Textauszug >>
Ich war immer in Bewegung, doch mit ihm konnte ich einfach sein. Ich musste mich nicht verändern, verstellen oder weiterentwickeln, sondern fühlte mich genauso angenommen wie ich war. Chicco gab mir Selbstvertrauen zurück rund um Mobbing und Gewalt in meinem Leben. Er war zusammen mit der Musik das Einzige was mir Halt gab. Ich habe nie gelernt wie man liebt, andere sehr stark verurteilt und abgewertet genauso wie es zu Hause auch bei mir gemacht worden ist, doch durch ihn habe ich die Bedeutung von Akzeptanz verstanden. Er hat mir gezeigt was Liebe ohne die ganzen Bedingungen und Pflichten bedeutet. Er hat mir gezeigt, dass ich liebenswert bin und es verdiene zu lieben und geliebt zu werden ohne mich verstellen zu müssen. Danke Chicco du hast mein Leben verändert und mir die Hoffnung in mich selbst zurückgegeben, ich liebe dich“.

Mein Hund und ich

Darios* Zusammenleben mit seinem Hund war auf die unterschiedlichste Arte und Weise wunderschön: „Am Morgen beim Aufstehen waren wir beide noch müde und es dauerte eine Weile bis wir in die Gänge gekommen sind. Ich gab ihn ein paar Leckerlies und frisches Wasser, damit er sich wohl fühlt. Er war immer schneller munter als ich und bereit für einen Spaziergang. Damit es ihn nicht zu sehr stört, hatte er anstatt eines Halsbandes ein Geschirr. Sobald wir die Wohnung verlassen hatten, war er komplett in seiner eigenen Welt. Er stolzierte glücklich seines Weges und war durch nichts mehr abzulenken.

(Gespeicherte Daten)
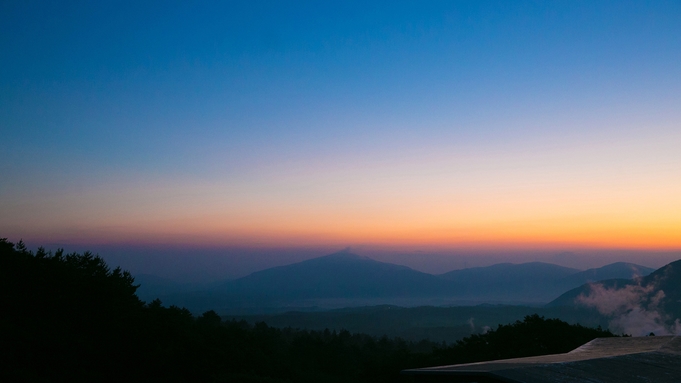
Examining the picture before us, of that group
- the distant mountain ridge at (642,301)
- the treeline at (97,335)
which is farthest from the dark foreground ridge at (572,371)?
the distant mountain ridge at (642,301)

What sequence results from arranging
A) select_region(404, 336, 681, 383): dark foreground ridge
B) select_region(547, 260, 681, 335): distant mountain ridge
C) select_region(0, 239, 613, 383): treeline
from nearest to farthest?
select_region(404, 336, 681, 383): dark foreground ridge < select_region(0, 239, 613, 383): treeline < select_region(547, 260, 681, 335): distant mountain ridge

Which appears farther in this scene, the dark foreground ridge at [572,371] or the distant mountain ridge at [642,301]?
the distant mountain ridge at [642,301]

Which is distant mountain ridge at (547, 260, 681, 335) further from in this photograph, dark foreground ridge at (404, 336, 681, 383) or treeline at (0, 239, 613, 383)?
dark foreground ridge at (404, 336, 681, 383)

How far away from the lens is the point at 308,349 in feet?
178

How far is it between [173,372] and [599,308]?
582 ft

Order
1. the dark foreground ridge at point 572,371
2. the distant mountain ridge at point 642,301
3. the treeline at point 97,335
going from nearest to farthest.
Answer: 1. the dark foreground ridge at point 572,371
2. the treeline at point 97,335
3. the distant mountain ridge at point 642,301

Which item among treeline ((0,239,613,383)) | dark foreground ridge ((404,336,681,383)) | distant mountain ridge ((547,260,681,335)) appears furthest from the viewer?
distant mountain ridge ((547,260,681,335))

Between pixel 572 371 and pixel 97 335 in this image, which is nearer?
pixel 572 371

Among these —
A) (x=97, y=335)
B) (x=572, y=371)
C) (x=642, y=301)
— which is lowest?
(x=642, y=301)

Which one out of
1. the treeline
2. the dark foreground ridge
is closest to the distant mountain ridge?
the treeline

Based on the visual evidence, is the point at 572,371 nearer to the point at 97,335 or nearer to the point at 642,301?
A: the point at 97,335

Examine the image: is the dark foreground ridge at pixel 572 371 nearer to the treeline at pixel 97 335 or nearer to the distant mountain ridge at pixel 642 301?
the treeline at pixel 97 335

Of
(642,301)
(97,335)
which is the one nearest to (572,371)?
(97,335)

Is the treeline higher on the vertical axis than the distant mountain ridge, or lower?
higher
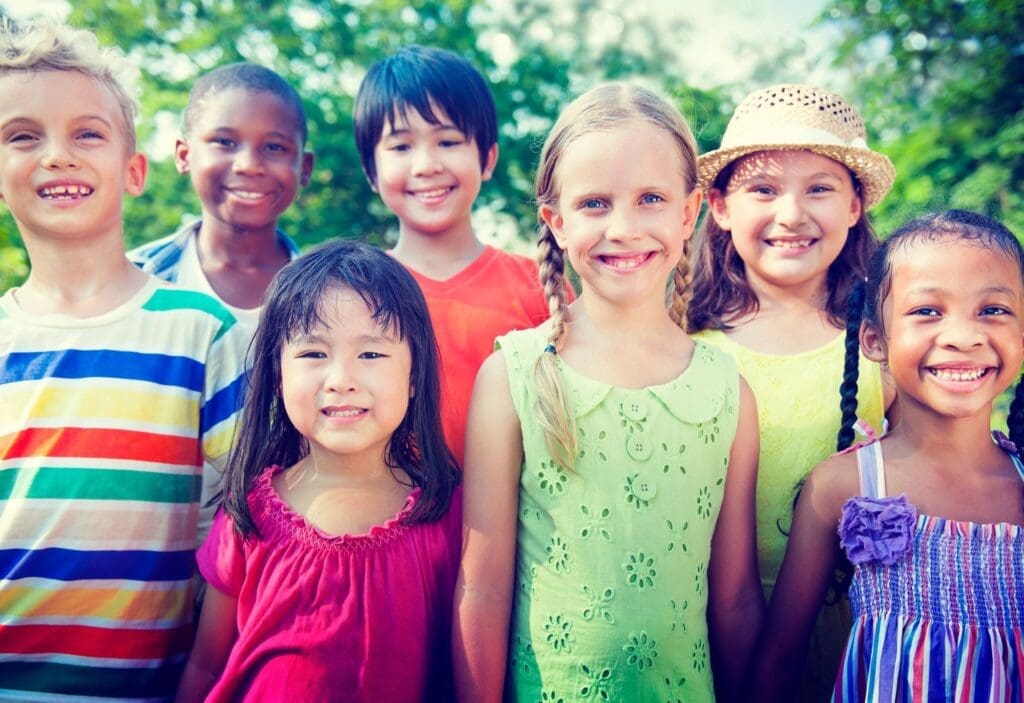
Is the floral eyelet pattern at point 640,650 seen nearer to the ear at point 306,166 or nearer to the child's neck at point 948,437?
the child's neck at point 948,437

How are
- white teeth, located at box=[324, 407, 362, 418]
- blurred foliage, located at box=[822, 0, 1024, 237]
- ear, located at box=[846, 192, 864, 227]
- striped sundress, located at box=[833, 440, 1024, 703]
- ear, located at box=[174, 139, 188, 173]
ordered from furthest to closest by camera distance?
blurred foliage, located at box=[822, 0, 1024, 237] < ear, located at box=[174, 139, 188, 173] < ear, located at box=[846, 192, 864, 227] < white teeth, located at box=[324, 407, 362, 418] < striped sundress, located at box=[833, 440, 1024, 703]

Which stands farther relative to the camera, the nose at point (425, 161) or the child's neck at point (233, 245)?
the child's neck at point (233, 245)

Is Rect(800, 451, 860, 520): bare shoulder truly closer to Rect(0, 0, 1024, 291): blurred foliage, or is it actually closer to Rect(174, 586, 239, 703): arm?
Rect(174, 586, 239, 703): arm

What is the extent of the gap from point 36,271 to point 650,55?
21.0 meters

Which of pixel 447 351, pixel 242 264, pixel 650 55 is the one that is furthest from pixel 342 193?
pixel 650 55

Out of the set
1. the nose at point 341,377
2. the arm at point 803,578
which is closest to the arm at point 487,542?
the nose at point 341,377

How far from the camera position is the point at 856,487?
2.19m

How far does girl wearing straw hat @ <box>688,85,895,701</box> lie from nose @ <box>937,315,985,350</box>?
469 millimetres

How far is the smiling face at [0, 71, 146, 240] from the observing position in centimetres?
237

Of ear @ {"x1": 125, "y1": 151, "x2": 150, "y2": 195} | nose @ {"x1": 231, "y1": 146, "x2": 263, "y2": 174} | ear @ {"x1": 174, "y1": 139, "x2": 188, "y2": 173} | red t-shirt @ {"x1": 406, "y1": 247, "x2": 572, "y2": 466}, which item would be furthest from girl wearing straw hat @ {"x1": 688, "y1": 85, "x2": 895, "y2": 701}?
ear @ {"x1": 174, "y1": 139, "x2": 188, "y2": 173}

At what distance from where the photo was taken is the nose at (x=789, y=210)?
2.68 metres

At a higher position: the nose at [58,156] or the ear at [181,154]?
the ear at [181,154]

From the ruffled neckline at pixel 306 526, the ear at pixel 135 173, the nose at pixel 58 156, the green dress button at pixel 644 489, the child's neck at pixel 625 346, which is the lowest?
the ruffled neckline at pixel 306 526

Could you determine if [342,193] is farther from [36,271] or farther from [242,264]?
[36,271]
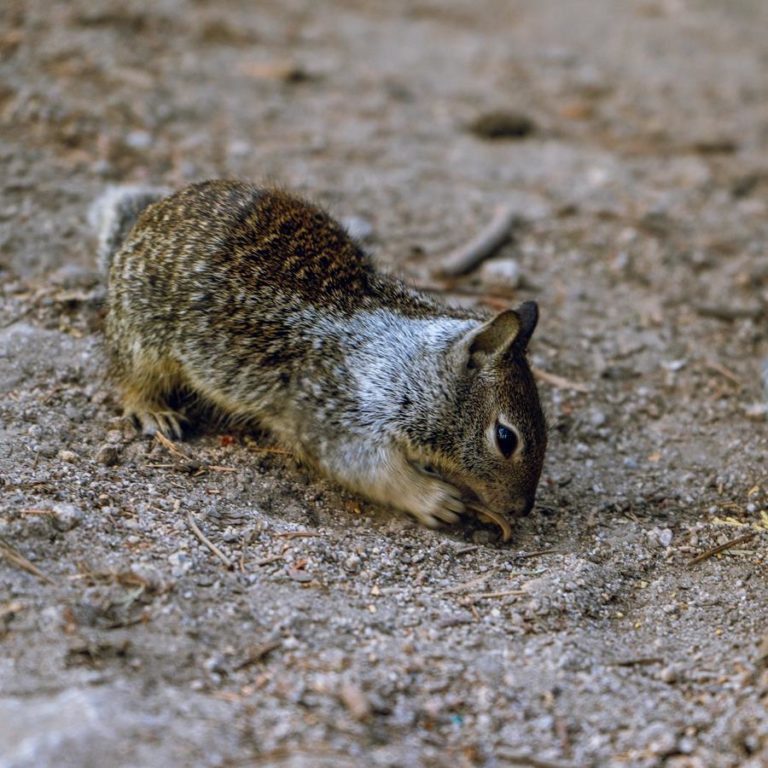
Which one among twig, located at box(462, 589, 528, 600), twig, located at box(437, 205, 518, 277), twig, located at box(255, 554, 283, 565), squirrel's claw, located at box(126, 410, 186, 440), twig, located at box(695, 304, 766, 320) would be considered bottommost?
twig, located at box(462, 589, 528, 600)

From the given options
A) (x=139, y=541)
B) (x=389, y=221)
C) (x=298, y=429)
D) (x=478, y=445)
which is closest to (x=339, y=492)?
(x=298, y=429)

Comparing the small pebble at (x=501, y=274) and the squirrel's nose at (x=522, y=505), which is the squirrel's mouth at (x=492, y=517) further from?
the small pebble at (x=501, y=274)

--

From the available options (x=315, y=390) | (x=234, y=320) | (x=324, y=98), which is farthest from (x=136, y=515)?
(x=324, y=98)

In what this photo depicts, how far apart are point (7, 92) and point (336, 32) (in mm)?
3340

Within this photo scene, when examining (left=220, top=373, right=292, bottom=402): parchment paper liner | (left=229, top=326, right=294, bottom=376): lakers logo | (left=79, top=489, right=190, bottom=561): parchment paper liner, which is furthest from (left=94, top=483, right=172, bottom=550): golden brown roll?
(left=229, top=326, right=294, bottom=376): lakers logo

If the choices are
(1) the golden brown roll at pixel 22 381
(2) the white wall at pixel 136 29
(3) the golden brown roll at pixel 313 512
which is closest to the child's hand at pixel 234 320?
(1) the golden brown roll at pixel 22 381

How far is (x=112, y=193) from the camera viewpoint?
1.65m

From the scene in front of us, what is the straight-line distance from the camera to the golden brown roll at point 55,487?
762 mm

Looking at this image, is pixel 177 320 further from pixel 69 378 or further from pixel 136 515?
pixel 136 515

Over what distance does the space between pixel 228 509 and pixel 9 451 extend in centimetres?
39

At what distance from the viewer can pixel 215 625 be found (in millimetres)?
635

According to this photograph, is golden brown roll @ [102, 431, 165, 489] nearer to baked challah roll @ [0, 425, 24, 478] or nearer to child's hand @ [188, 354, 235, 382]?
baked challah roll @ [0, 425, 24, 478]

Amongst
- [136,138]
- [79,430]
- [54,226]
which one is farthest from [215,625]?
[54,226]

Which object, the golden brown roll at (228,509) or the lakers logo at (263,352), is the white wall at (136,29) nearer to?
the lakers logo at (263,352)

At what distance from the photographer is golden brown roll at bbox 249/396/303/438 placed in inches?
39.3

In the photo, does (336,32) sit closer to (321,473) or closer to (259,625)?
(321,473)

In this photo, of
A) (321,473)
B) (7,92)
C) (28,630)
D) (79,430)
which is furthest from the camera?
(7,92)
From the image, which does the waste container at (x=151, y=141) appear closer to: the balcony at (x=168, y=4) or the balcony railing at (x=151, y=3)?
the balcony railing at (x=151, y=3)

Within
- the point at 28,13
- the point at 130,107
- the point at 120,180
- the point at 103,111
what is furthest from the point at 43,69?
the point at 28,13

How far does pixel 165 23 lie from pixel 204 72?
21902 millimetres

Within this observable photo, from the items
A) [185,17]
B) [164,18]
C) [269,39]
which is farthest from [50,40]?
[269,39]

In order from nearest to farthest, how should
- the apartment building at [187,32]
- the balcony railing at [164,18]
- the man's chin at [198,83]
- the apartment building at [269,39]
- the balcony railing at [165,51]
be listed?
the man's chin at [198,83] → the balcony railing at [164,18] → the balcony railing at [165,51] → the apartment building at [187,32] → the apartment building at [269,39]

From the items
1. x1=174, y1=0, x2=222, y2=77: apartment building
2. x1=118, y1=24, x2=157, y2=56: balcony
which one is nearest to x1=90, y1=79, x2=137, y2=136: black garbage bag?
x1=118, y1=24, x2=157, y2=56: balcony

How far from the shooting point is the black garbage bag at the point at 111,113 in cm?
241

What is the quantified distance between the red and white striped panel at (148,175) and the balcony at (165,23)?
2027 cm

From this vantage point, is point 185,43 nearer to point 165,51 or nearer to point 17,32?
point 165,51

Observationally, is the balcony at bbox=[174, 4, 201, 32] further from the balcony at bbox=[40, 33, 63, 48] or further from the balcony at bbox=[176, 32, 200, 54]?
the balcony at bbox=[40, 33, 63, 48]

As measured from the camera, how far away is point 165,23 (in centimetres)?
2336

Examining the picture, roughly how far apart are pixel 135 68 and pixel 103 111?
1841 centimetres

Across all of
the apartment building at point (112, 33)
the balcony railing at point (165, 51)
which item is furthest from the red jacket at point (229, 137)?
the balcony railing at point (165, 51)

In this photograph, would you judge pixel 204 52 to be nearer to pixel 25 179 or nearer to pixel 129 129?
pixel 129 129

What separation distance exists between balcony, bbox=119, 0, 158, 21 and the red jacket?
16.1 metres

Aufgabe 1 >> Schreib aus dem Text über das Leben mit Hund die Stelle ab, die mit „Mein Hund und“ anfängt und bis „nichts mehr abzulenken.“ weitergeht.
Aufgabe 2 >> Was trug Darios Hund laut dem Text über das Leben mit Hund anstatt eines Halsbandes?
Aufgabe 3 >> Führe den Text über das Leben mit Hund nach seinem letzten Satz weiter.

Lösung 1 >>
Mein Hund und ich

Darios* Zusammenleben mit seinem Hund war auf die unterschiedlichste Arte und Weise wunderschön: „Am Morgen beim Aufstehen waren wir beide noch müde und es dauerte eine Weile bis wir in die Gänge gekommen sind. Ich gab ihn ein paar Leckerlies und frisches Wasser, damit er sich wohl fühlt. Er war immer schneller munter als ich und bereit für einen Spaziergang. Damit es ihn nicht zu sehr stört, hatte er anstatt eines Halsbandes ein Geschirr. Sobald wir die Wohnung verlassen hatten, war er komplett in seiner eigenen Welt. Er stolzierte glücklich seines Weges und war durch nichts mehr abzulenken.

Lösung 2 >> Ein Geschirr.

Lösung 3 >>
Peppi

Gassi gehen © Ute Fuith

Vor anderen Hunden fürchtete er sich meistens. Wahrscheinlich wegen seines ruhigen Charakters. Manche Tage gingen wir eine große Runde und andere Tage war eher nur eine kleine Runde angesagt. Wenn es stärker regnete, weigerte er sich oft das Haus zu verlassen um nicht all zu nass zu werden. An anderen Tagen wiederum war es, als ob es ihm egal ist. Er hatte beim Gassi-Gehen immer sein ganz eigenes Tempo und fungierte oft auch als Anführer. Entschlossen fand er stets den Weg an den er sich begeben wollte. Am schönsten fand er es, wenn es geschneit hat. Er steckte seine Schnauze in den Schnee um ihn zu riechen. Es war als ob ihm der Schnee am Boden besonders glücklich machte. Er hatte immer einen seitlich versetzten Gang der ihn in einem steten Tempo laufen ließ. Ich bin glücklich, dass ich ihn hatte“.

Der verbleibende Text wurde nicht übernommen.